Gleb: 12 months from now, we’ll think of antibody design as a solved problem — getting an antibody to an epitope, maybe even being able to vary the affinity. We basically saw that recently with a few releases, and we're doing that internally as well.
“Five years from now, I think we're going to be taking a molecule that's basically ready for prime time, directly to a patient.”
I don't think we're going to be quite doing zero-shot clinical design, but I think we’ll see molecules that are basically good enough for that. Because at Manifold, we have molecules that we put in vivo and they look really good already.
Sajith: You're saying first-in-human in less than 12 months.

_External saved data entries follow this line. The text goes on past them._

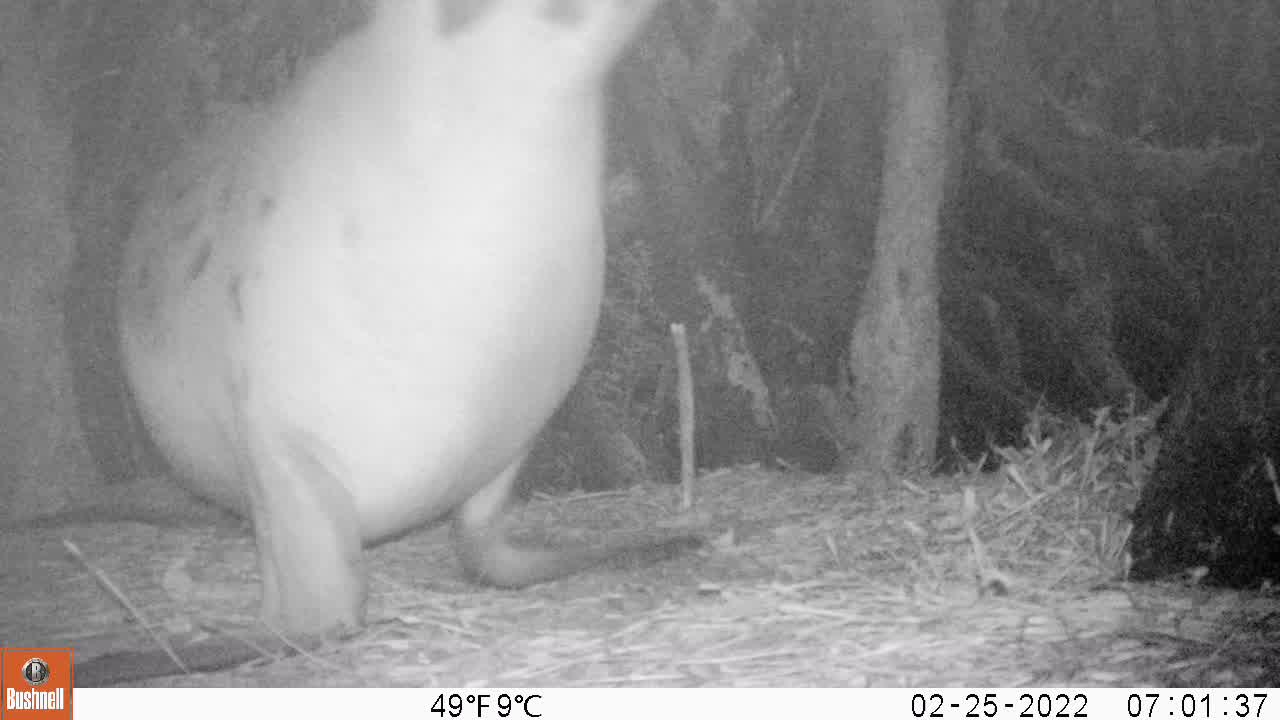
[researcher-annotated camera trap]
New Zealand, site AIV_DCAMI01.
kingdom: Animalia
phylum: Chordata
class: Mammalia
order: Carnivora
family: Otariidae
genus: Phocarctos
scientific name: Phocarctos hookeri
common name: new zealand sea lion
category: sealion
Sealion (new zealand sea lion) (Phocarctos hookeri).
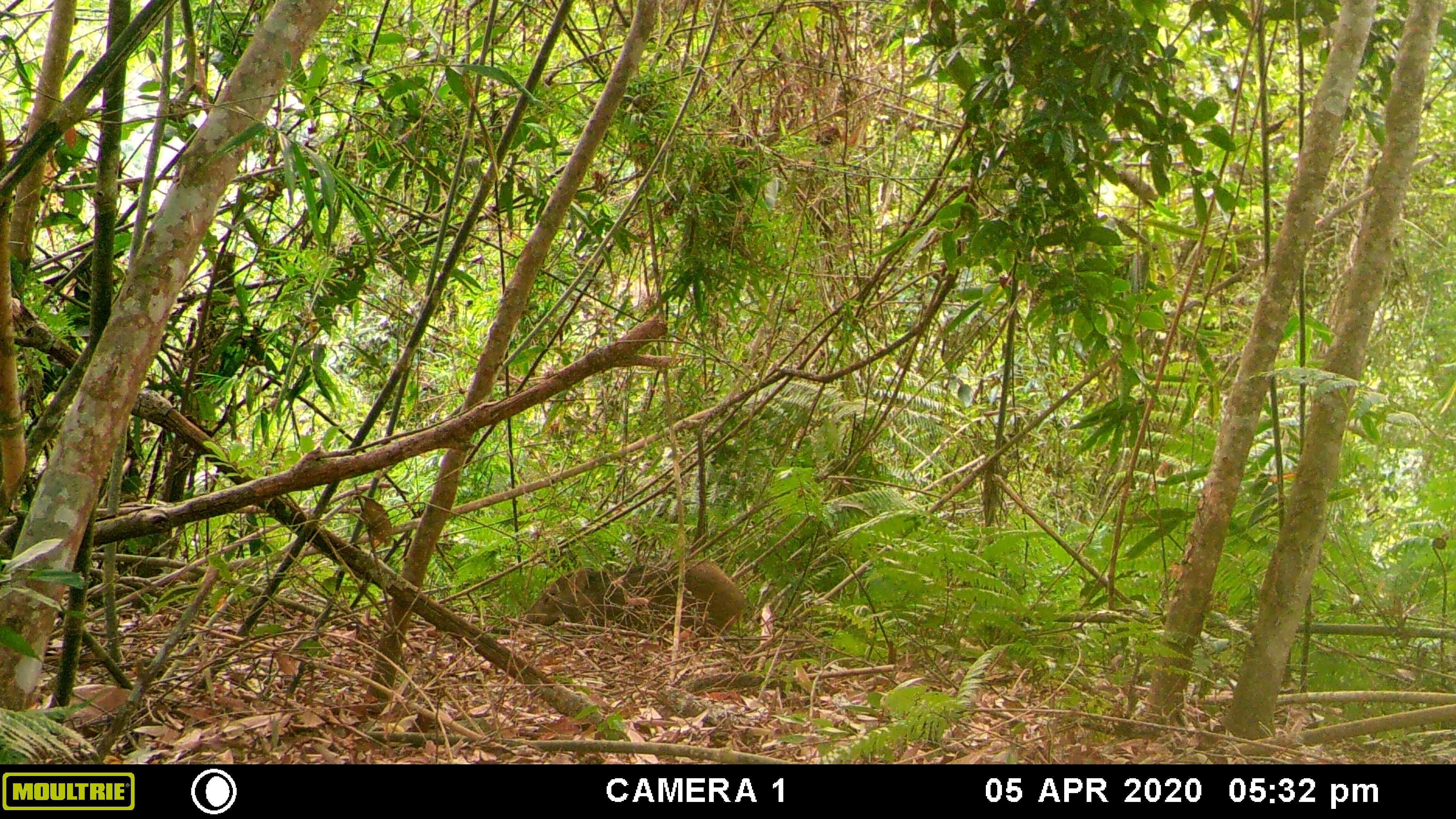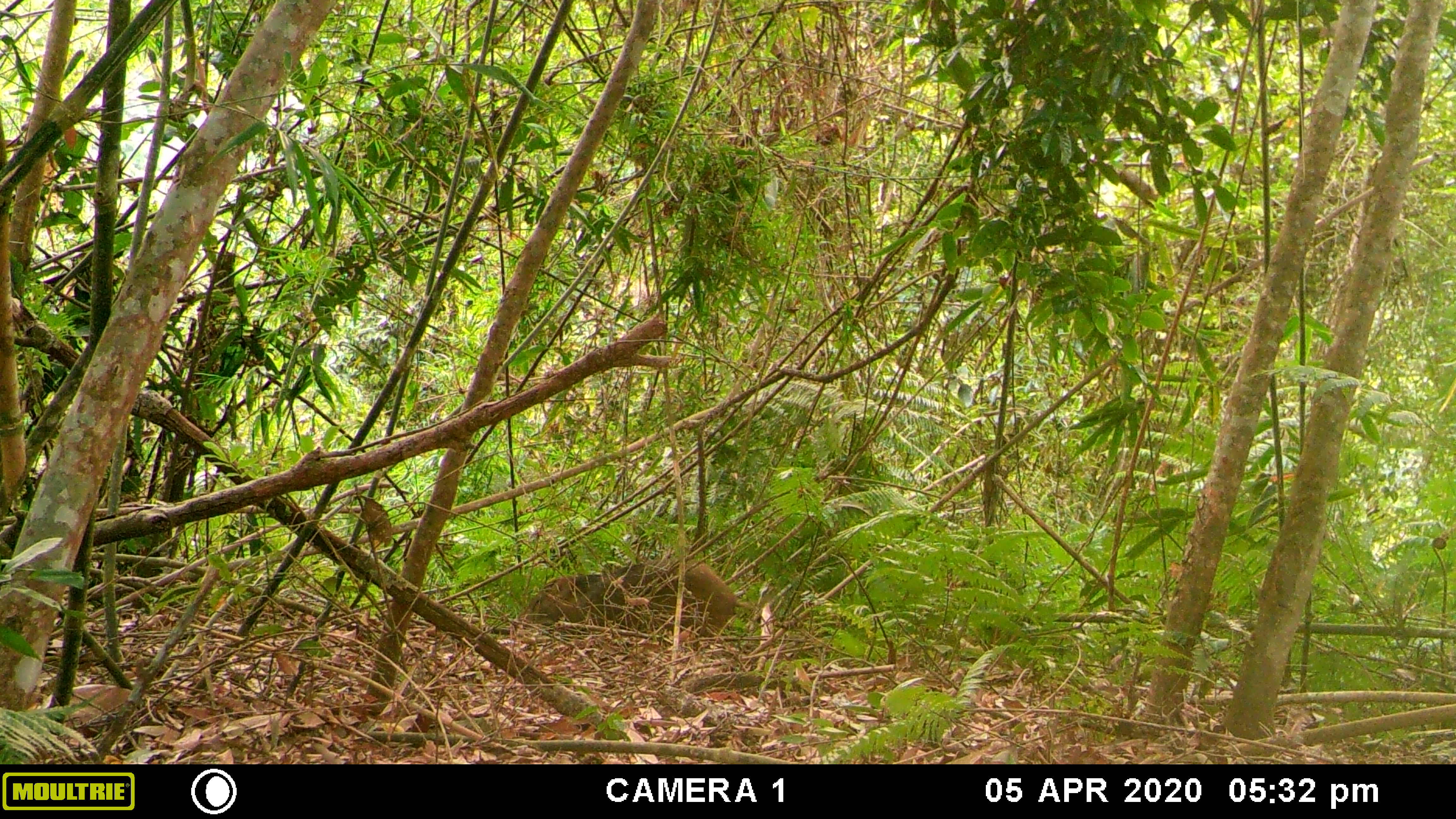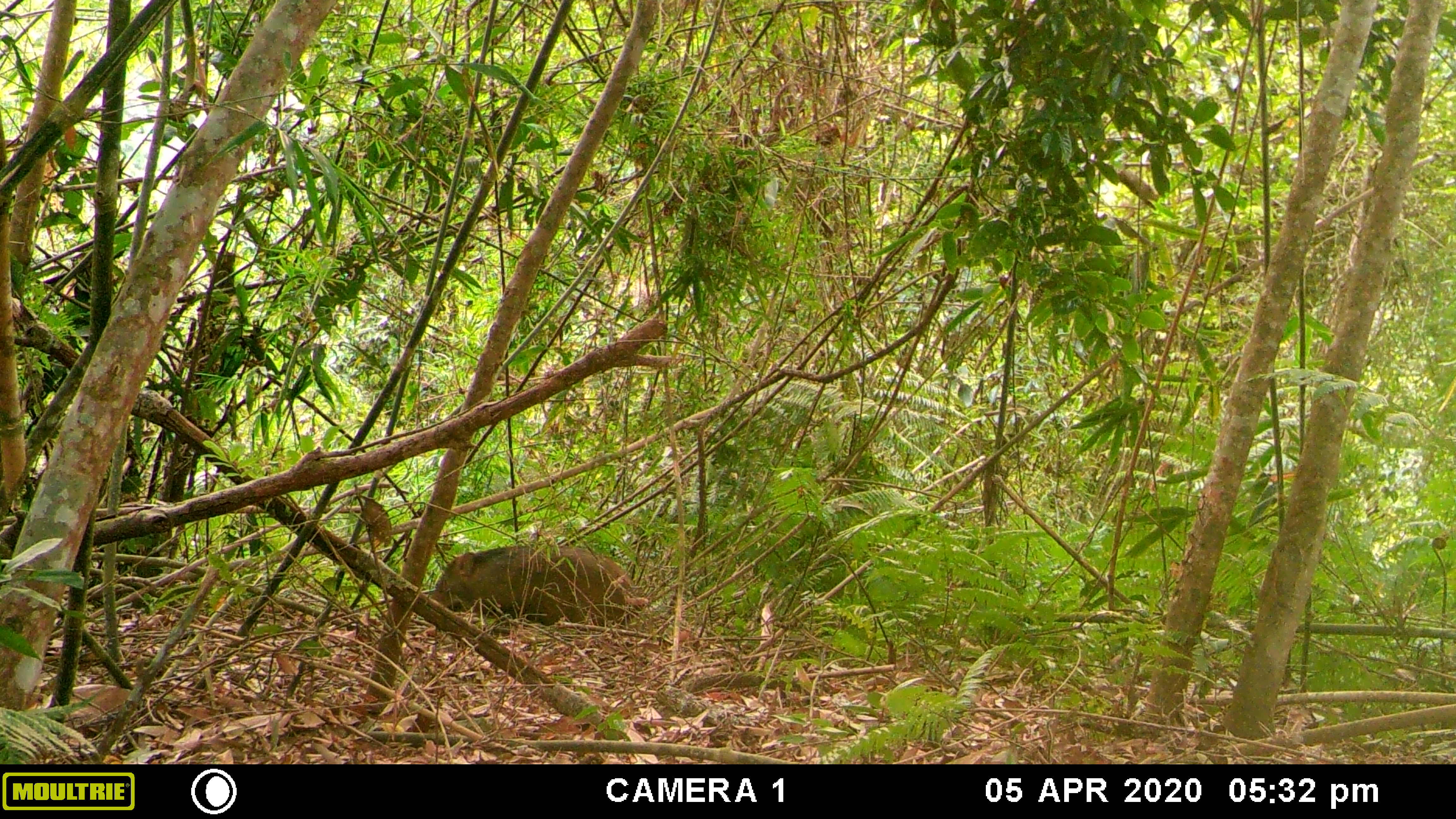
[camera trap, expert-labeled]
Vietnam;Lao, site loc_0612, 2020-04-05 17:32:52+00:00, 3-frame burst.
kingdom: Animalia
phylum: Chordata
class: Mammalia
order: Artiodactyla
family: Suidae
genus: Sus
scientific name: Sus scrofa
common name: eurasian wild pig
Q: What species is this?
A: Eurasian wild pig (Sus scrofa).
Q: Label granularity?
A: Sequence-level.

Gleb: Exactly. We’d have to evolve the confidence there, and maybe there's always going to be a little bit of testing before. But I think the spirit of it, the gap between design to going into a patient, is going to be very narrow.
It’ll be true for some applications, not all. There's going to be an edge for whoever can build the data bridge from the best AI capabilities to the AI that can actually design the molecule for that application.
There’s no shortcut to domain expertise
Sajith: Any advice to founders who are getting started today?
Take seriously getting the domain knowledge of whatever problem you want to get into.
It's one thing to come and throw AI at the wall. But, as we all have seen, when you use AI on something that you're deeply expert in, there’s this constant uncanny valley experience because you can see the flaws.
“Getting deeply expert in the domain is the key to inventing the key enabling piece that takes you from uncanny valley to really useful.“
You can take the creative output of the AI, but a human will probably still be doing the last mile — and that last mile is really valuable and often incredibly hard.